Examples of non-integer ages

x <- 50+0:6/6
#non-integer age
cbind(x=x, pxtvect(soa08Act, x=x, t=1, fractional = "lin"), pXt(object=soa08Act, x=x, t=1, fractional = "lin"))
#>             x                    
#> [1,] 50.00000 0.9940801 0.9940801
#> [2,] 50.16667 0.9939968 0.9939968
#> [3,] 50.33333 0.9939134 0.9939134
#> [4,] 50.50000 0.9938298 0.9938298
#> [5,] 50.66667 0.9937460 0.9937460
#> [6,] 50.83333 0.9936620 0.9936620
#> [7,] 51.00000 0.9935779 0.9935779
cbind(x=x, pxtvect(soa08Act, x=x, t=1, fractional = "hyp"), pXt(object=soa08Act, x=x, t=1, fractional = "hyp"))

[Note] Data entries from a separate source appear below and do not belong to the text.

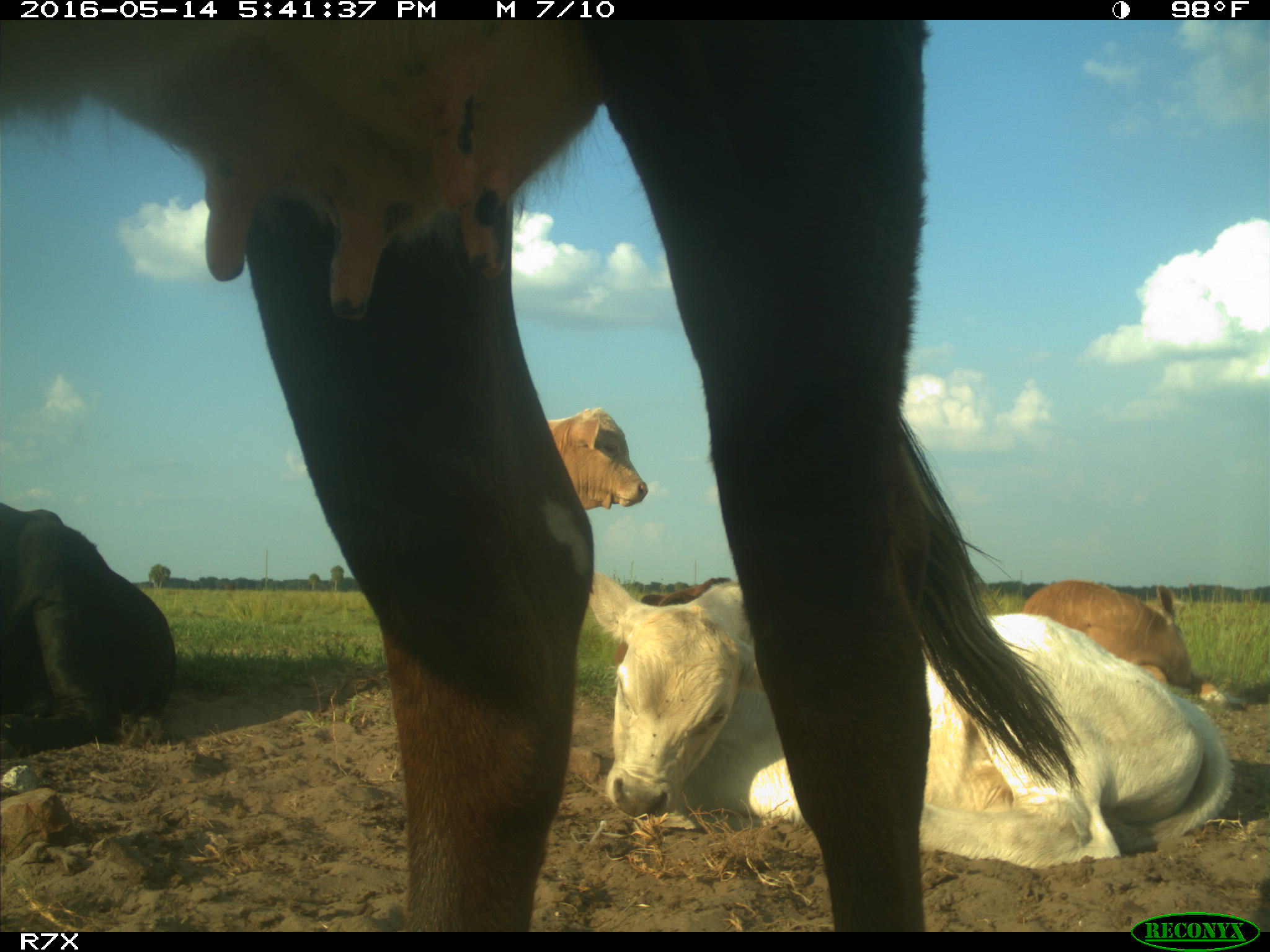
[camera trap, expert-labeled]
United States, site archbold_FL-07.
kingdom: Animalia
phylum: Chordata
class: Mammalia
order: Artiodactyla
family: Bovidae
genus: Bos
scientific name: Bos taurus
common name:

#>             x                    
#> [1,] 50.00000 0.9940801 0.9940801
#> [2,] 50.16667 0.9939960 0.9939960
#> [3,] 50.33333 0.9939120 0.9939120
#> [4,] 50.50000 0.9938282 0.9938282
#> [5,] 50.66667 0.9937446 0.9937446
#> [6,] 50.83333 0.9936612 0.9936612
#> [7,] 51.00000 0.9935779 0.9935779
cbind(x=x, pxtvect(soa08Act, x=x, t=1, fractional = "exp"), pXt(object=soa08Act, x=x, t=1, fractional = "exp"))

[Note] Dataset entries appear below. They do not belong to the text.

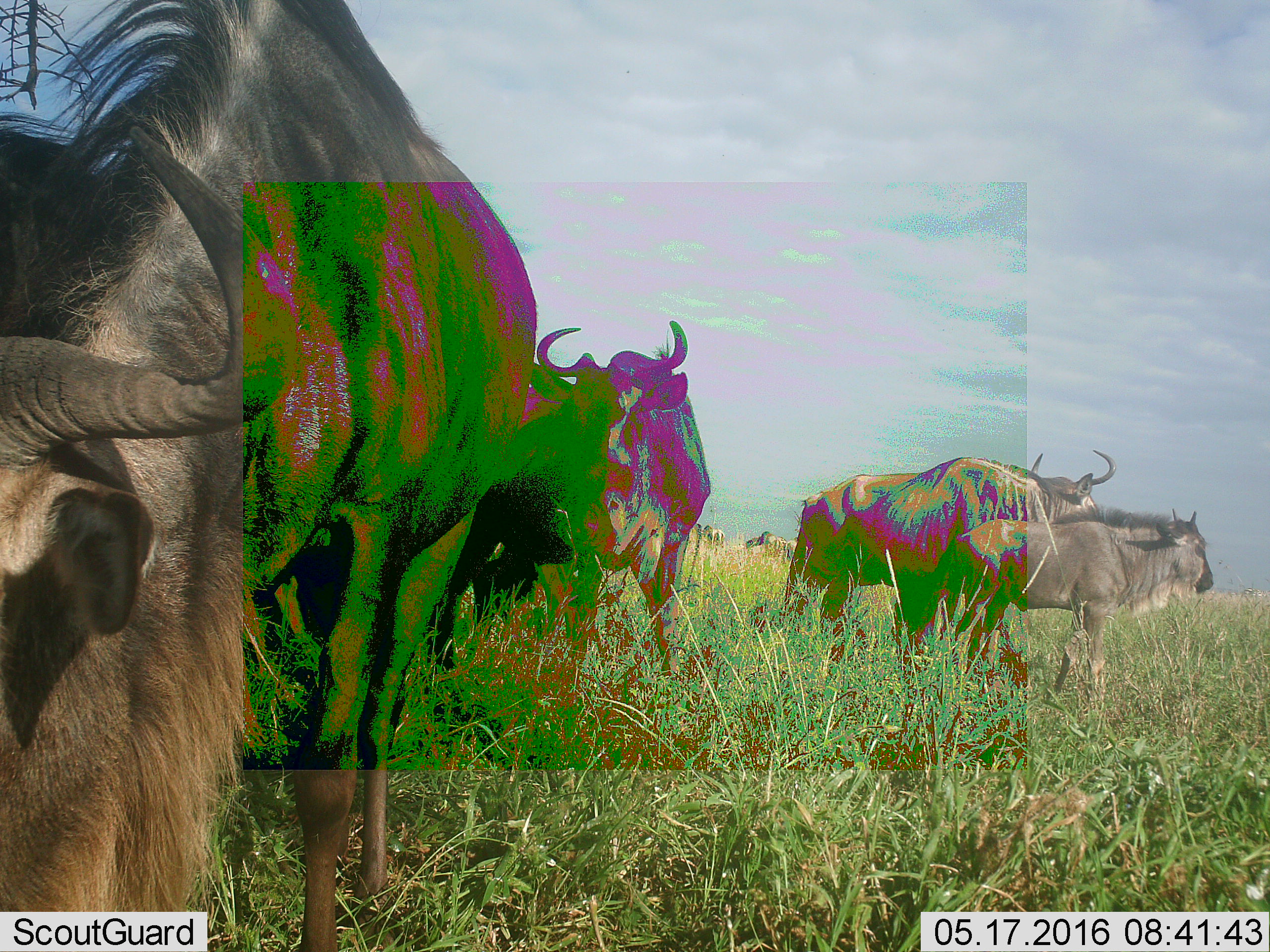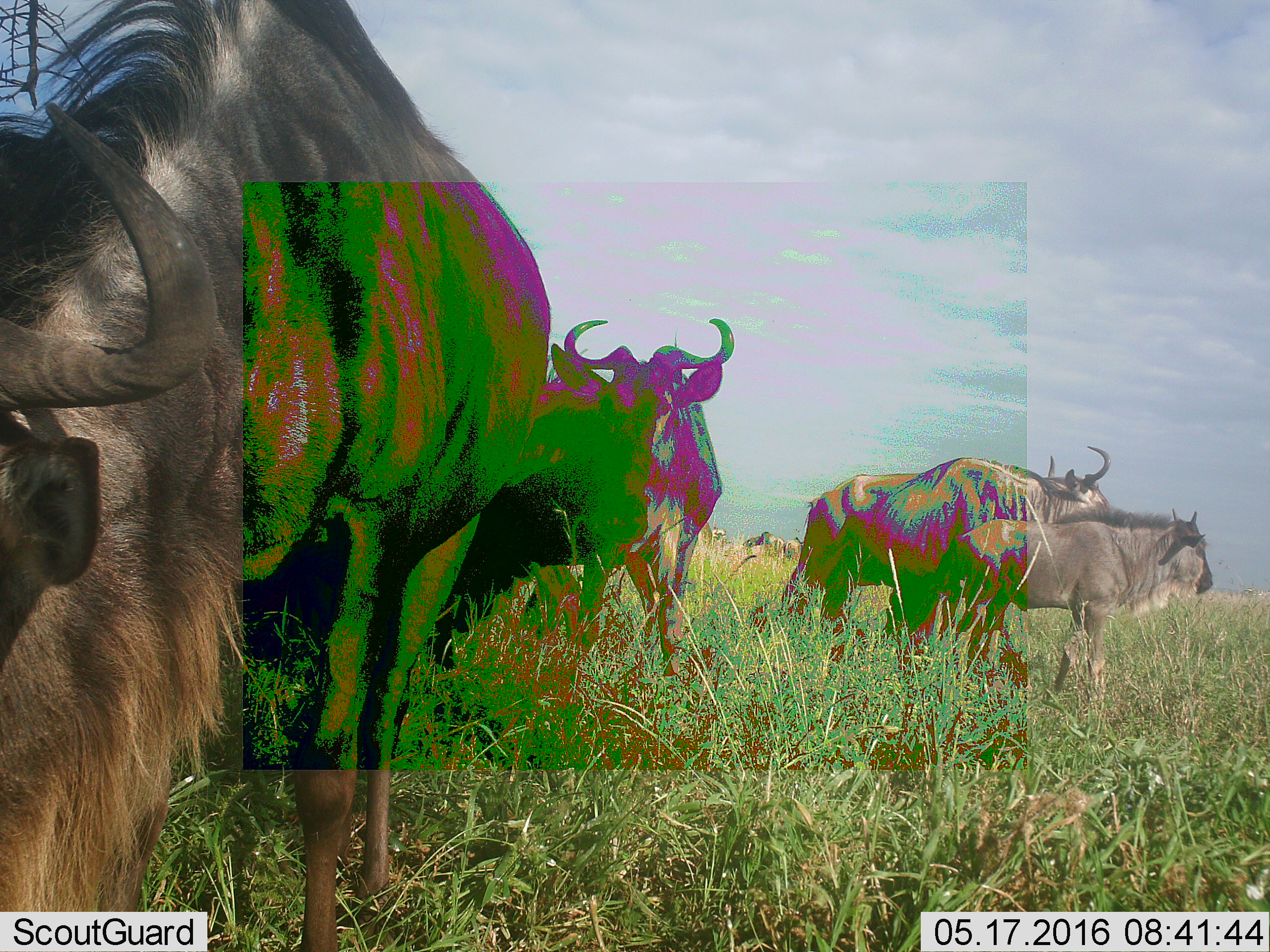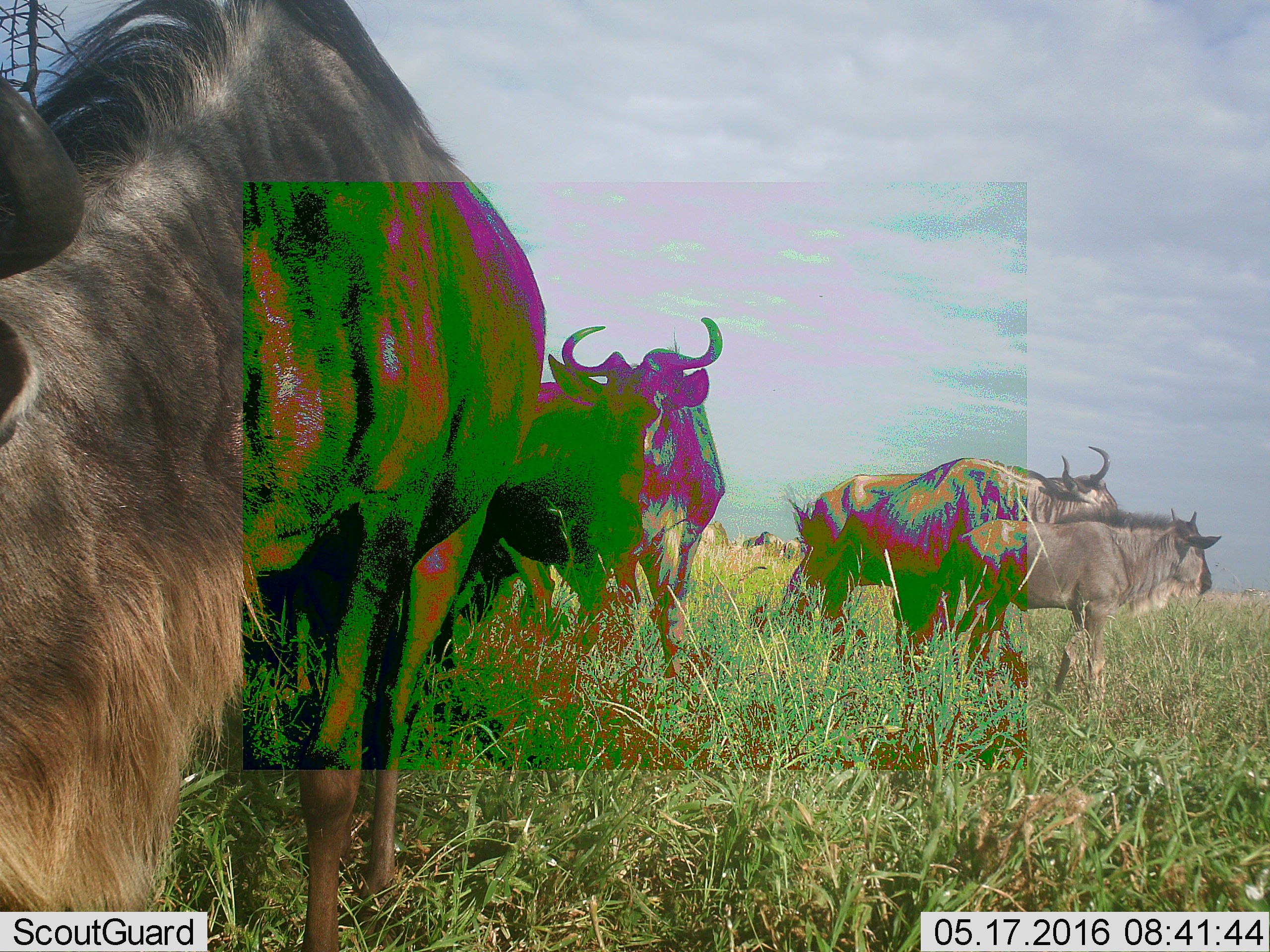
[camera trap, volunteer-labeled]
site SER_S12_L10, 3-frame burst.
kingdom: Animalia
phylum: Chordata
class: Mammalia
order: Artiodactyla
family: Bovidae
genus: Connochaetes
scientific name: Connochaetes taurinus taurinus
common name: blue wildebeest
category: wildebeestblue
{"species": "wildebeestblue (blue wildebeest) (Connochaetes taurinus taurinus)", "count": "8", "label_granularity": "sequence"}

#>             x                    
#> [1,] 50.00000 0.9940801 0.9940801
#> [2,] 50.16667 0.9939964 0.9939964
#> [3,] 50.33333 0.9939127 0.9939127
#> [4,] 50.50000 0.9938290 0.9938290
#> [5,] 50.66667 0.9937453 0.9937453
#> [6,] 50.83333 0.9936616 0.9936616
#> [7,] 51.00000 0.9935779 0.9935779

Examples of large ages

x <- 135:145
#high-age
cbind(x=x, pxtvect(soa08Act, x=x, t=1), pXt(object=soa08Act, x=x, t=1))

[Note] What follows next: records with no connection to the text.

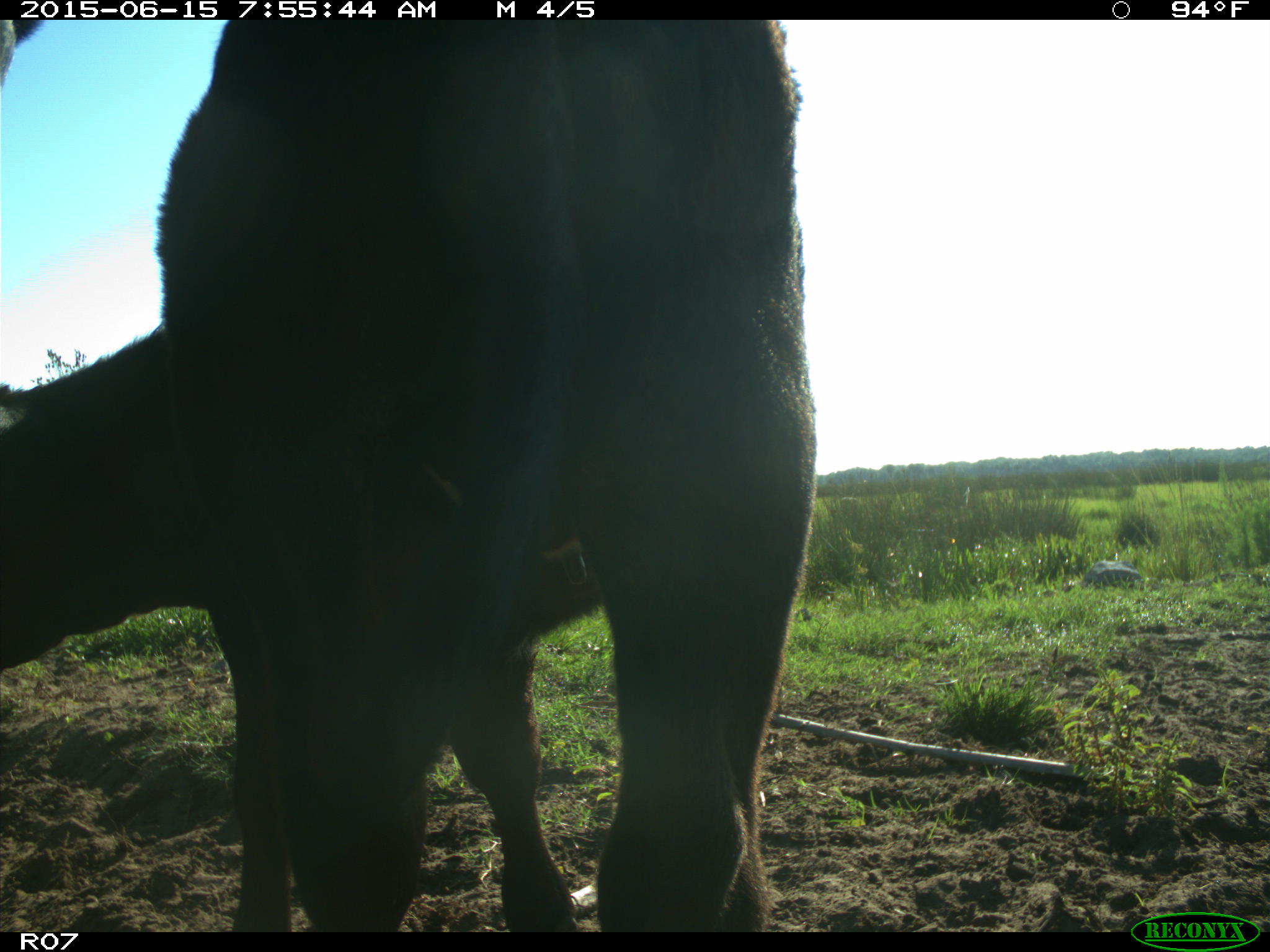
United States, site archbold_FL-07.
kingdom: Animalia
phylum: Chordata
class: Mammalia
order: Artiodactyla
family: Bovidae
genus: Bos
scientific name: Bos taurus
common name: domestic cow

#>         x                          
#>  [1,] 135 1.932519e-06 1.932519e-06
#>  [2,] 136 5.431077e-07 5.431077e-07
#>  [3,] 137 1.350422e-07 1.350422e-07
#>  [4,] 138 2.935883e-08 2.935883e-08
#>  [5,] 139 5.508989e-09 5.508989e-09
#>  [6,] 140 0.000000e+00 0.000000e+00
#>  [7,] 141 0.000000e+00 0.000000e+00
#>  [8,] 142 0.000000e+00 0.000000e+00
#>  [9,] 143 0.000000e+00 0.000000e+00
#> [10,] 144 0.000000e+00 0.000000e+00
#> [11,] 145 0.000000e+00 0.000000e+00
Bowers, N. L., D. A. Jones, H. U. Gerber, C. J. Nesbitt, and J. C. Hickman. 1997. Actuarial Mathematics, 2nd Edition. Society of Actuaries.